"Enquanto não conseguirmos suprimir qualquer uma das causas do desespero humano, não teremos o direito de tentar a supressão dos meios pelos quais o homem tenta se livrar do desespero."
Antonin Artaud

sábado, 18 de agosto de 2007

Bolha de percepção

Mago,
li teus textos dos dias 14 e 17 de agosto, e comecei fazendo um comentário acerca do que havia acabado de ler e, consequentemente, de conjecturar sobre. Só que o comentário começou a crescer, crescer, e transformou-se em um texto, que resolvi postar, porém, a título de comentário.

"Creio que existem várias classes de "momentos" para serem vividos por nós, porém quero descrever aqui duas dessas classes, sobre as quais eu passo minha humilde vida variando entre uma e outra. Vou tentar esclarecer meus pensamentos a respeito.
O primeiro desses "momentos" aos quais me refiro é bem exemplificado por aquelas horas íntimas em que estamos no nosso próprio quarto, lendo um livro que deveras nos interessa, repleto de "ensinamentos" acerca de como perceber o mundo externo e interno a nós (metaforizado ou não), sejam esses "ensinamentos" vindos em forma de poesia, relatos, romance, etc.; ou então naquelas outras ocasiões onde conversamos com nossos queridos amigos sobre o que entendemos do mundo "lá fora" e "aqui dentro". (Essas ocasiões onde conversamos com os mais chegados pode até estar em uma classe intermediária de "momentos", entre a primeira e a segunda). Com esses momentos (que, claro, não se resumem a livros, filmes, conversas, ou apenas pensamentos) nos preparamos e buscamos entender o que está dentro de nós, embora nunca alcancemos a totalidade dessa compreensão.

DADOS GUARDADOS:
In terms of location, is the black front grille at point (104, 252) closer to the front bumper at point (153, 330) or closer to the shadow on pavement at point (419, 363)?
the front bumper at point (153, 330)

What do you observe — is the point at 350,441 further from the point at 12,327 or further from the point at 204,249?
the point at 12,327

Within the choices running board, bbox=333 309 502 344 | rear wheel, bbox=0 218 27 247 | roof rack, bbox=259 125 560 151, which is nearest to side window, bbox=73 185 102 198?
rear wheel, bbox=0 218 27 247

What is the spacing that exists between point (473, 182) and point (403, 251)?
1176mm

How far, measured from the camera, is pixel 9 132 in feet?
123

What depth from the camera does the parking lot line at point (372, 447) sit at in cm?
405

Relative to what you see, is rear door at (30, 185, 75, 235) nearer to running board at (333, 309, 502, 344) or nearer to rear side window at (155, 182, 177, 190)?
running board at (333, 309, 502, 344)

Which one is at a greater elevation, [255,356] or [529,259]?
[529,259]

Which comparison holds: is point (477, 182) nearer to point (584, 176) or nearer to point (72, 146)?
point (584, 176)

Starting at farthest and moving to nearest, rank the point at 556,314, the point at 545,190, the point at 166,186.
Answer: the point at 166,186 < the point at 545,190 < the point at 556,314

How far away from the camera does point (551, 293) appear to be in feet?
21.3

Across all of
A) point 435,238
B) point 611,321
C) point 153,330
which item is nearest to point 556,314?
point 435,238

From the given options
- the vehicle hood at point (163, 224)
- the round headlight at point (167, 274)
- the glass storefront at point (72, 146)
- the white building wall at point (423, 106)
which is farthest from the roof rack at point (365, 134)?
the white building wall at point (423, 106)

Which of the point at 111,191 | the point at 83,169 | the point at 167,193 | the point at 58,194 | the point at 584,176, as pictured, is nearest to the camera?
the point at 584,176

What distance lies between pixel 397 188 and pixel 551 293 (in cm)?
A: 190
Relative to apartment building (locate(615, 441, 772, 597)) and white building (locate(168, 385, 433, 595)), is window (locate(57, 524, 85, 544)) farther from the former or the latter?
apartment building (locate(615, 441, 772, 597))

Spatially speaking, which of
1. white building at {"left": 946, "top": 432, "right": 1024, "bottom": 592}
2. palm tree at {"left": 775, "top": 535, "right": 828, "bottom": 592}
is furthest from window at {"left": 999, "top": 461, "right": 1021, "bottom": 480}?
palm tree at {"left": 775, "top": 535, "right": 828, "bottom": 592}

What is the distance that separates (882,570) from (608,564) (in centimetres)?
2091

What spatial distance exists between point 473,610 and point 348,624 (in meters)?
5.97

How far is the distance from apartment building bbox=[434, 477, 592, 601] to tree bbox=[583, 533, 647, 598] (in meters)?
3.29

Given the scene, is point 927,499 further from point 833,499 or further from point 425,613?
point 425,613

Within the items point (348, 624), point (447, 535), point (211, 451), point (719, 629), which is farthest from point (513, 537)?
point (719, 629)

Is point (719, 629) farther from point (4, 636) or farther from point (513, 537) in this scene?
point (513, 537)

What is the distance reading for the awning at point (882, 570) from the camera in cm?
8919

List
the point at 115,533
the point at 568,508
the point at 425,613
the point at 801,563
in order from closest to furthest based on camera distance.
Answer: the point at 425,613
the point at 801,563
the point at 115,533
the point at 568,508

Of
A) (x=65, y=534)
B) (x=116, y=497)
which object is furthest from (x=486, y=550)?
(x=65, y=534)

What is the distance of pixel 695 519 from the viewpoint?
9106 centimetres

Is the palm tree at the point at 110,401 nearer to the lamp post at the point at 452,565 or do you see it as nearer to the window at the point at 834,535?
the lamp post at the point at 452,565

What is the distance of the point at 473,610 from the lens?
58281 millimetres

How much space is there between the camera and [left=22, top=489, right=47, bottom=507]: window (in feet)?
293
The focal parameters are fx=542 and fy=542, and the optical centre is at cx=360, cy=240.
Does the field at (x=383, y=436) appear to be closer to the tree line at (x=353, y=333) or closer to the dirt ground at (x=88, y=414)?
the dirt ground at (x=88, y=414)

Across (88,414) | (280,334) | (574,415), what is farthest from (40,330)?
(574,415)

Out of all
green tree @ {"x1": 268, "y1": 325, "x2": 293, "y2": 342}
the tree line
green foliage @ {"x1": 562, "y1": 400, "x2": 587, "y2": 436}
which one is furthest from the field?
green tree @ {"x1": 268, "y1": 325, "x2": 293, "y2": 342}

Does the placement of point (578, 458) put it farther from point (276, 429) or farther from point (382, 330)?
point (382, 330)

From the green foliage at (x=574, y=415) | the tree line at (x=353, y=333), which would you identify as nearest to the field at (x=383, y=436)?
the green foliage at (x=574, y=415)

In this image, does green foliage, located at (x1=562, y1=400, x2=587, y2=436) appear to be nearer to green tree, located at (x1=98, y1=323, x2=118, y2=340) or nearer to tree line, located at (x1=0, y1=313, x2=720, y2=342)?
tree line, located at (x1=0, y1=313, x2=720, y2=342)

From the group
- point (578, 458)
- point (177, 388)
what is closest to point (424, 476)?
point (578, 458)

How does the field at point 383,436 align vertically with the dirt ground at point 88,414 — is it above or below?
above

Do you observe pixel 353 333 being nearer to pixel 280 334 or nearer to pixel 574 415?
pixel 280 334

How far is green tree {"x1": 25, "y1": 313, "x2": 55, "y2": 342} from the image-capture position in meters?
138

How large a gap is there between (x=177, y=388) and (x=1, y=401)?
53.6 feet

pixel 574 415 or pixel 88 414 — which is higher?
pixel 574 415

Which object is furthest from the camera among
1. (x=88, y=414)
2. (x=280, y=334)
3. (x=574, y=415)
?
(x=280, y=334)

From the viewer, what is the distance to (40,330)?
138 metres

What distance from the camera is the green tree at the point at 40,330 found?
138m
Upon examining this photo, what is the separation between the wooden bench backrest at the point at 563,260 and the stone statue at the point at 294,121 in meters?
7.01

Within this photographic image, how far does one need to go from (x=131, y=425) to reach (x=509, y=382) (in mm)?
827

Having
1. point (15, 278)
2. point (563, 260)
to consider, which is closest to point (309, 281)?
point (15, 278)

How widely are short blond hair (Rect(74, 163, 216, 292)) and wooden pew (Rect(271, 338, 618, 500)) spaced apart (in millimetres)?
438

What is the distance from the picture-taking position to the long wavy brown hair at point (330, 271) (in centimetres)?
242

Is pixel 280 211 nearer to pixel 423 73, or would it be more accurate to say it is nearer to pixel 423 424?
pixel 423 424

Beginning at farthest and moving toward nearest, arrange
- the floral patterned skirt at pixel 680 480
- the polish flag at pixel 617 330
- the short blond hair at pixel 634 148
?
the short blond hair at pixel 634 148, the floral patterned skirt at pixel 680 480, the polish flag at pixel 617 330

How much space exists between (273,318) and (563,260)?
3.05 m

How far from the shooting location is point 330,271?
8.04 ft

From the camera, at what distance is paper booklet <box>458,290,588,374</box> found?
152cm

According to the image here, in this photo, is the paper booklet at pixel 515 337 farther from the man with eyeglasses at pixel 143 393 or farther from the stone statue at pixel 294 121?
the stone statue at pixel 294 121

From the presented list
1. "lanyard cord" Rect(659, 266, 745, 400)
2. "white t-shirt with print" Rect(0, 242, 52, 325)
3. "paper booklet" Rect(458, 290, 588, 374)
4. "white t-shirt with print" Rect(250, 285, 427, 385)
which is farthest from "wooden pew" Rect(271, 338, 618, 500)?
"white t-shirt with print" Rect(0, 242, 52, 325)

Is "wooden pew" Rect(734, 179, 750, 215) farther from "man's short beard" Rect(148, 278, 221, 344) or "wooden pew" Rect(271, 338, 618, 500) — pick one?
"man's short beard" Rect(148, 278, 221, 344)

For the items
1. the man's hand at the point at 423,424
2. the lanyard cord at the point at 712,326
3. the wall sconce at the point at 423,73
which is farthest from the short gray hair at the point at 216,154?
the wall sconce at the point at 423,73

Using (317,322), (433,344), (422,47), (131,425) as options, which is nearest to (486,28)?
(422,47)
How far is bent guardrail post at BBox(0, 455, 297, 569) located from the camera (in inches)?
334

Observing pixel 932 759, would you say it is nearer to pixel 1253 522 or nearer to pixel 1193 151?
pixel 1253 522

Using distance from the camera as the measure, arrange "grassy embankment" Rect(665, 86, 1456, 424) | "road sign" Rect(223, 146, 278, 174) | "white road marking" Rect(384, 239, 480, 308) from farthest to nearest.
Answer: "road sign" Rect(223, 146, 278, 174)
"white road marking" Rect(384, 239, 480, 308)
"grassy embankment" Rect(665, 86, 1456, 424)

OBJETIVOS:
**A.** Responda com base no texto "Bolha de percepção":
(i) De quem é a frase citada logo no início?
(ii) De quais dias de agosto são os textos que quem escreve disse ter lido?
(iii) Que ocasiões podem ficar numa classe intermediária de "momentos"?
**B.** Reproduza o trecho do texto "Bolha de percepção" que vai de "sábado, 18 de" até "título de comentário.", com esses dois pontos incluídos.
**C.** Siga escrevendo o texto "Bolha de percepção" a partir do ponto em que ele termina.

RESPOSTAS DO EXERCÍCIO:
**A.**
(i) Antonin Artaud.
(ii) Dos dias 14 e 17 de agosto.
(iii) As ocasiões em que conversamos com os mais chegados.

**B.**
sábado, 18 de agosto de 2007

Bolha de percepção

Mago,
li teus textos dos dias 14 e 17 de agosto, e comecei fazendo um comentário acerca do que havia acabado de ler e, consequentemente, de conjecturar sobre. Só que o comentário começou a crescer, crescer, e transformou-se em um texto, que resolvi postar, porém, a título de comentário.

**C.**
Já, o segundo dos "momentos" pode ser bem representado por ocasiões em que nos vemos em meio a um evento social, por exemplo, ou em uma grande festa de família, ou até no meio da rua. Essas ocasiões exigem que nos portemos de modo a mostrar quem somos exteriormente. As pessoas que nelas se encontram, na maioria, nos julgam pelo que aparentamos ser, embora as mais sensíveis nos percebam pelos nossos olhares ou gestos (o que fala uma linguagem bem mais próxima do que realmente somos). Enquanto estamos percebendo os outros, os outros nos percebem. E nessa troca de percepções nos descobrimos ao passo que descobrimos também o diferente. Não adianta ficar fechado em uma bolha de individualidade onde a única lei de interpretação do mundo é a sua própria, há de haver algo sempre novo, sempre um aprendizado, sempre uma mudança. Assim vamos lapidando a nós mesmos, assim vamos conhecendo a nós a aos diferentes, assim vamos olhando e "vendo", ao invés de criar uma imagem bem distante daquilo a que se olha, ao invés de ficar criando um mundo próprio dentro de uma bolha e esquecer que se pode crescer.
Eu gozo no meu mundo, gozo quando estou na minha bolha. Mas também tento gozar ao sair dela, também tento gozar ao perceber as bolhas alheias.
Talvez precisemos nos preparar para algum dia estourar a bolha, rasgar a bolha. Ou melhor, tornar ela difusa, ao ponto de estar entranhada mesmo na existência de todas as outras coisas exteriores a nós. Fazendo com que nós (cada Eu) estejamos fazendo parte de uma unidade maior que nossa individualidade forçada e mesquinha, fazendo com que nos tornemos menores e maiores ao mesmo tempo. Vale salientar que não precisamos invadir, de maneira alguma, as bolhas alheias. O que precisamos é enxergar que essa bolha na qual estamos ofusca nossa percepção do mundo como um todo, que nossa percepção pode se estender bastante, que a maneira à qual estamos habituados a viver e a ver o mundo é que ofusca essa percepção, é que nos tolhe."


Marcus T.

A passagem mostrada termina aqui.